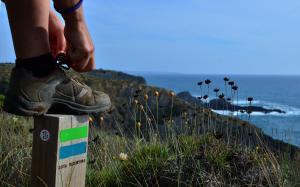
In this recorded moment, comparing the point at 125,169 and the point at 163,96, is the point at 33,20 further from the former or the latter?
the point at 163,96

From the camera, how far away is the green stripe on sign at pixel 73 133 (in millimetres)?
2559

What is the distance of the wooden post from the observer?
8.34 feet

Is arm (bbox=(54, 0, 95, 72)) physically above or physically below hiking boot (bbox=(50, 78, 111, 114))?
above

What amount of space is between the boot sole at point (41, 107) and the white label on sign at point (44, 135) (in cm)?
9

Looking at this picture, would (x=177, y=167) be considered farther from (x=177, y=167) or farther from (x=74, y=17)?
(x=74, y=17)

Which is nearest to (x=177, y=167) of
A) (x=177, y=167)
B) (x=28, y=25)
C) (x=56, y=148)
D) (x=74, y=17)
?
(x=177, y=167)

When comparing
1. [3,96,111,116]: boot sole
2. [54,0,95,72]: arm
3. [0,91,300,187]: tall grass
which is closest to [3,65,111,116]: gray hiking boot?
[3,96,111,116]: boot sole

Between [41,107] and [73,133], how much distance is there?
21cm

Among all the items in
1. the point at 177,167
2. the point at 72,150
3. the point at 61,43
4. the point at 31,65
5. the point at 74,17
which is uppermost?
the point at 74,17

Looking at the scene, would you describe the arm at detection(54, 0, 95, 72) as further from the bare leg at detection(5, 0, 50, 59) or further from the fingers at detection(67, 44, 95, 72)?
the bare leg at detection(5, 0, 50, 59)

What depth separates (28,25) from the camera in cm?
247

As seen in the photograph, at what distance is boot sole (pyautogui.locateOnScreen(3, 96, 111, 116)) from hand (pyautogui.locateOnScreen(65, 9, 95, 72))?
0.19 m

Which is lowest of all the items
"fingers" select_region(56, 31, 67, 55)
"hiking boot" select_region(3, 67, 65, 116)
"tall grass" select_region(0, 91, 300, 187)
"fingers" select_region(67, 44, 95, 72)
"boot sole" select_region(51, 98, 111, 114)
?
"tall grass" select_region(0, 91, 300, 187)

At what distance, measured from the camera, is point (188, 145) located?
448 cm
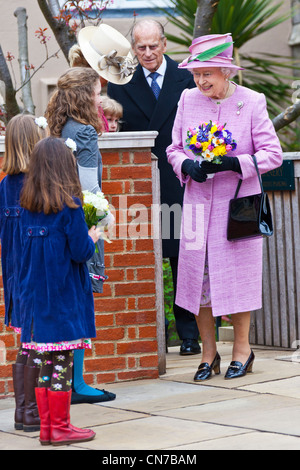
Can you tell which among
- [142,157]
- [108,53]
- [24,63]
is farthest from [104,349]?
[24,63]

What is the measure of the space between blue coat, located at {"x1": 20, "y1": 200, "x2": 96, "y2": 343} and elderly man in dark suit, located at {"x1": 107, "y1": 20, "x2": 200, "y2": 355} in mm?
2087

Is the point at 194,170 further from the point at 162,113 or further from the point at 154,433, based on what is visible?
the point at 154,433

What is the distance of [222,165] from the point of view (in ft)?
16.8

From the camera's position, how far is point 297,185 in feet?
20.7

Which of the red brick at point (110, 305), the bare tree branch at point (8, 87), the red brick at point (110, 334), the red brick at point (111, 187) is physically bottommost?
the red brick at point (110, 334)

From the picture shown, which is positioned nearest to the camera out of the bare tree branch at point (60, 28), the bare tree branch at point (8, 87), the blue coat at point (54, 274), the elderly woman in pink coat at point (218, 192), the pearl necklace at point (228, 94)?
the blue coat at point (54, 274)

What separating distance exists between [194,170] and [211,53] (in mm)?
652

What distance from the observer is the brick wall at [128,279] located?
5504 mm

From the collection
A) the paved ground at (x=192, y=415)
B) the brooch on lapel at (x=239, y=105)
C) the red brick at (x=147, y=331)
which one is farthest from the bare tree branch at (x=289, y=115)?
the red brick at (x=147, y=331)

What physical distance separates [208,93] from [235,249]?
888 millimetres

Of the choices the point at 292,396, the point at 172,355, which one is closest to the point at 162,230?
the point at 172,355

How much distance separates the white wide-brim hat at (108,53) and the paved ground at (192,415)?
192cm

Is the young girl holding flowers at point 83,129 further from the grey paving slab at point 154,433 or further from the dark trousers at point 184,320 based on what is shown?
the dark trousers at point 184,320
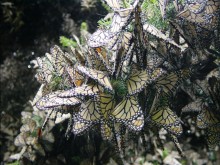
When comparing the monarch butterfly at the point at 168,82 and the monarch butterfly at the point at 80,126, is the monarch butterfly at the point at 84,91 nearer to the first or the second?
the monarch butterfly at the point at 80,126

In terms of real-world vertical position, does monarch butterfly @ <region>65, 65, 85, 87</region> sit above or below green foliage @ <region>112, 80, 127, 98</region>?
above

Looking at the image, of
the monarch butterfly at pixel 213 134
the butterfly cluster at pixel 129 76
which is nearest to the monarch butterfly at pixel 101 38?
the butterfly cluster at pixel 129 76

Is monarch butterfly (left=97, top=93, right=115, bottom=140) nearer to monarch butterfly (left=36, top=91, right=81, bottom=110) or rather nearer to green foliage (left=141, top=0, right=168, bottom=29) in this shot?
monarch butterfly (left=36, top=91, right=81, bottom=110)


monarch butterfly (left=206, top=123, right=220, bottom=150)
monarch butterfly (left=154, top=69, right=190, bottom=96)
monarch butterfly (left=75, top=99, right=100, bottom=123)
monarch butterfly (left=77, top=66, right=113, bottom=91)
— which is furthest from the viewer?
monarch butterfly (left=206, top=123, right=220, bottom=150)

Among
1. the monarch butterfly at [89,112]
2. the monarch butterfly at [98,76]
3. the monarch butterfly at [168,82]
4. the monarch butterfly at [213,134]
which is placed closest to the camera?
the monarch butterfly at [98,76]

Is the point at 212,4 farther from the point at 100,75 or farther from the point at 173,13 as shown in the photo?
the point at 100,75

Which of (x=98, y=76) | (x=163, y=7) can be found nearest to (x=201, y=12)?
(x=163, y=7)

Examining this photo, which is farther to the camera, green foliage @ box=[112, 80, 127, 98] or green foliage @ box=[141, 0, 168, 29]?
green foliage @ box=[141, 0, 168, 29]

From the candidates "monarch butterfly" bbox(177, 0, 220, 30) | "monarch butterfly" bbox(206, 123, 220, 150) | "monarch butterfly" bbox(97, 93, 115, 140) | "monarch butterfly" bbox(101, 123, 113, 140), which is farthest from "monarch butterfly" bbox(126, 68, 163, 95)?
"monarch butterfly" bbox(206, 123, 220, 150)

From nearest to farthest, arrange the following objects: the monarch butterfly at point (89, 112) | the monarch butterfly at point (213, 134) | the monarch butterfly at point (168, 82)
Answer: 1. the monarch butterfly at point (89, 112)
2. the monarch butterfly at point (168, 82)
3. the monarch butterfly at point (213, 134)
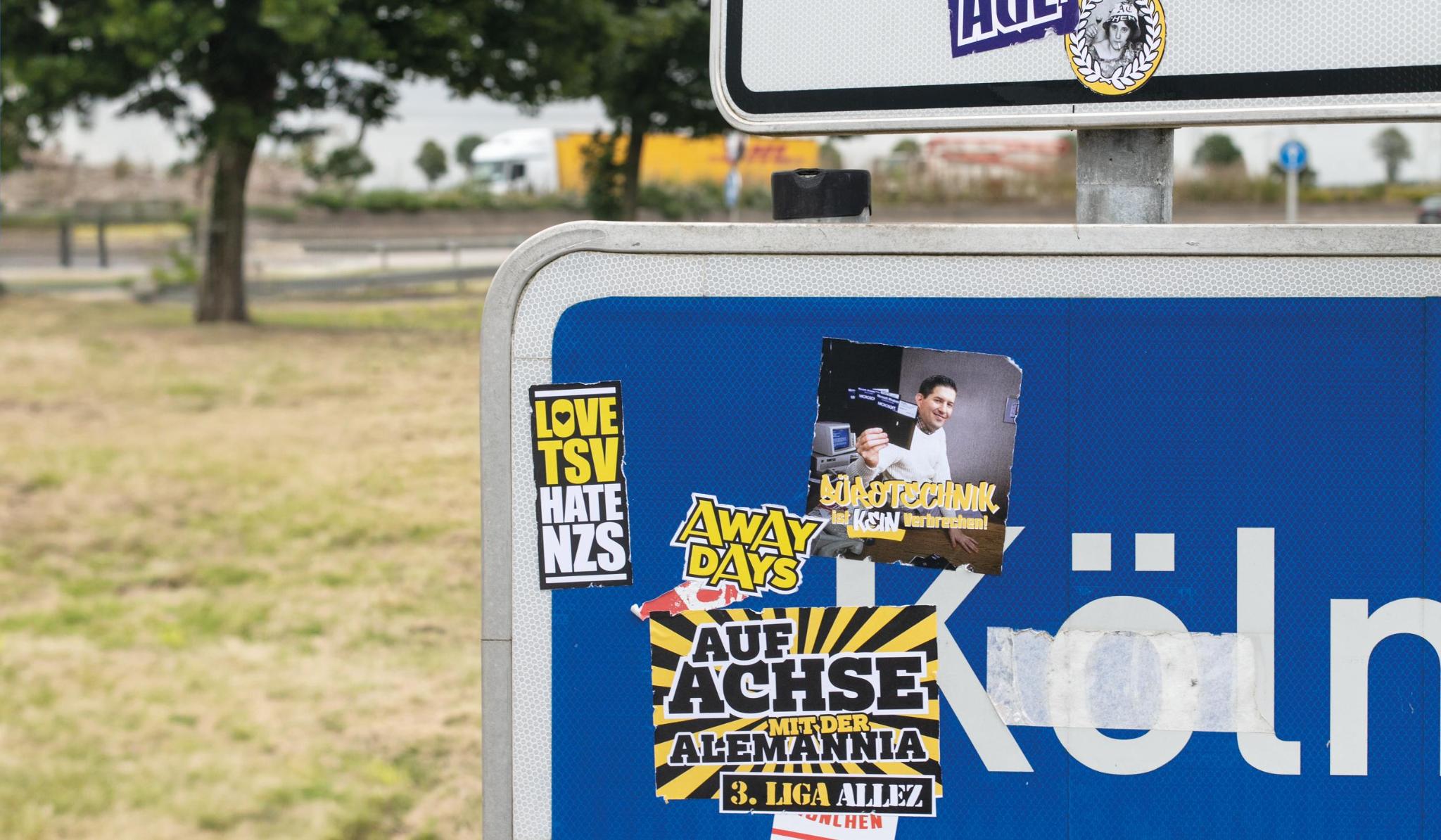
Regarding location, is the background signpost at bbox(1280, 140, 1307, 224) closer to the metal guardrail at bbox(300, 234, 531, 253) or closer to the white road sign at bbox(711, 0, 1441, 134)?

:: Goal of the exercise ::
Write out every entry again word for word, without any of the pictures.

:: Result of the task ::
In this recorded moment, comparing the point at 125,169 and the point at 163,96, is the point at 33,20 further from the former or the latter?
the point at 163,96

From the camera, how far away is the green stripe on sign at pixel 73 133 (in millimetres)?
2559

What is the distance of the wooden post from the observer?
8.34 feet

Is arm (bbox=(54, 0, 95, 72)) physically above or physically below hiking boot (bbox=(50, 78, 111, 114))?
above

What amount of space is between the boot sole at point (41, 107) and the white label on sign at point (44, 135) (in cm)?
9

Looking at this picture, would (x=177, y=167) be considered farther from (x=177, y=167) or farther from (x=74, y=17)?
(x=74, y=17)

Which is nearest to (x=177, y=167) of
A) (x=177, y=167)
B) (x=28, y=25)
C) (x=56, y=148)
D) (x=74, y=17)
?
(x=177, y=167)

When comparing
1. [3,96,111,116]: boot sole
2. [54,0,95,72]: arm
3. [0,91,300,187]: tall grass
which is closest to [3,65,111,116]: gray hiking boot?
[3,96,111,116]: boot sole

Between [41,107] and [73,133], how much distance is there?
21cm

Among all the items in
1. the point at 177,167
2. the point at 72,150
3. the point at 61,43
4. the point at 31,65
5. the point at 74,17
which is uppermost?
the point at 74,17

Looking at the scene, would you describe the arm at detection(54, 0, 95, 72) as further from the bare leg at detection(5, 0, 50, 59) or further from the fingers at detection(67, 44, 95, 72)?
the bare leg at detection(5, 0, 50, 59)

What depth separates (28,25) from the camera in cm?
247

As seen in the photograph, at what distance is boot sole (pyautogui.locateOnScreen(3, 96, 111, 116)) from hand (pyautogui.locateOnScreen(65, 9, 95, 72))?
0.19 m

Which is lowest of all the items
"fingers" select_region(56, 31, 67, 55)
"hiking boot" select_region(3, 67, 65, 116)
"tall grass" select_region(0, 91, 300, 187)
"fingers" select_region(67, 44, 95, 72)
"boot sole" select_region(51, 98, 111, 114)
?
"tall grass" select_region(0, 91, 300, 187)

At what distance, measured from the camera, is point (188, 145) located?
448 cm
Can you tell which among
- [142,157]
- [108,53]
- [24,63]
is farthest from [104,349]?
[24,63]

What is the measure of the space between blue coat, located at {"x1": 20, "y1": 200, "x2": 96, "y2": 343} and elderly man in dark suit, located at {"x1": 107, "y1": 20, "x2": 200, "y2": 355} in mm?
2087

Is the point at 194,170 further from the point at 162,113 or further from the point at 154,433, based on what is visible?
the point at 154,433

What is the distance of [222,165] from the point of view (in ft)?
16.8

From the camera's position, how far is point 297,185 in feet?
20.7

Which of the red brick at point (110, 305), the bare tree branch at point (8, 87), the red brick at point (110, 334), the red brick at point (111, 187) is physically bottommost?
the red brick at point (110, 334)

From the picture shown, which is positioned nearest to the camera out of the bare tree branch at point (60, 28), the bare tree branch at point (8, 87), the blue coat at point (54, 274), the elderly woman in pink coat at point (218, 192), the pearl necklace at point (228, 94)?
the blue coat at point (54, 274)

What separating distance exists between [194,170] and [211,53] (in mm)?
652

What distance from the observer is the brick wall at [128,279] located?
5504 mm

From the collection
A) the paved ground at (x=192, y=415)
B) the brooch on lapel at (x=239, y=105)
C) the red brick at (x=147, y=331)
which one is farthest from the bare tree branch at (x=289, y=115)?
the red brick at (x=147, y=331)

What physical distance separates [208,93] from [235,249]?
888 millimetres

Of the choices the point at 292,396, the point at 172,355, which one is closest to the point at 162,230?
the point at 172,355

How much distance separates the white wide-brim hat at (108,53) and the paved ground at (192,415)?
192cm

Is the young girl holding flowers at point 83,129 further from the grey paving slab at point 154,433 or further from the dark trousers at point 184,320 based on what is shown?
the dark trousers at point 184,320
When comparing the monarch butterfly at the point at 168,82 and the monarch butterfly at the point at 80,126, is the monarch butterfly at the point at 84,91 nearer to the first or the second?
the monarch butterfly at the point at 80,126

In terms of real-world vertical position, does monarch butterfly @ <region>65, 65, 85, 87</region> sit above or below green foliage @ <region>112, 80, 127, 98</region>?
above

Looking at the image, of
the monarch butterfly at pixel 213 134
the butterfly cluster at pixel 129 76
which is nearest to the monarch butterfly at pixel 101 38?
the butterfly cluster at pixel 129 76

Is monarch butterfly (left=97, top=93, right=115, bottom=140) nearer to monarch butterfly (left=36, top=91, right=81, bottom=110) or rather nearer to green foliage (left=141, top=0, right=168, bottom=29) in this shot?
monarch butterfly (left=36, top=91, right=81, bottom=110)


monarch butterfly (left=206, top=123, right=220, bottom=150)
monarch butterfly (left=154, top=69, right=190, bottom=96)
monarch butterfly (left=75, top=99, right=100, bottom=123)
monarch butterfly (left=77, top=66, right=113, bottom=91)
— which is furthest from the viewer?
monarch butterfly (left=206, top=123, right=220, bottom=150)

Among
1. the monarch butterfly at [89,112]
2. the monarch butterfly at [98,76]
3. the monarch butterfly at [168,82]
4. the monarch butterfly at [213,134]
which is placed closest to the camera?
the monarch butterfly at [98,76]

Is the point at 212,4 farther from the point at 100,75 or farther from the point at 173,13 as shown in the photo?
the point at 100,75

Which of (x=98, y=76) | (x=163, y=7) can be found nearest to (x=201, y=12)?
(x=163, y=7)

Examining this photo, which is farther to the camera, green foliage @ box=[112, 80, 127, 98] or green foliage @ box=[141, 0, 168, 29]?
green foliage @ box=[141, 0, 168, 29]

From the candidates "monarch butterfly" bbox(177, 0, 220, 30) | "monarch butterfly" bbox(206, 123, 220, 150) | "monarch butterfly" bbox(97, 93, 115, 140) | "monarch butterfly" bbox(101, 123, 113, 140), which is farthest from "monarch butterfly" bbox(126, 68, 163, 95)?
"monarch butterfly" bbox(206, 123, 220, 150)

From nearest to farthest, arrange the following objects: the monarch butterfly at point (89, 112) | the monarch butterfly at point (213, 134) | the monarch butterfly at point (168, 82)
Answer: 1. the monarch butterfly at point (89, 112)
2. the monarch butterfly at point (168, 82)
3. the monarch butterfly at point (213, 134)
Regarding location, is the background signpost at bbox(1280, 140, 1307, 224) closer to the metal guardrail at bbox(300, 234, 531, 253) or closer to the white road sign at bbox(711, 0, 1441, 134)?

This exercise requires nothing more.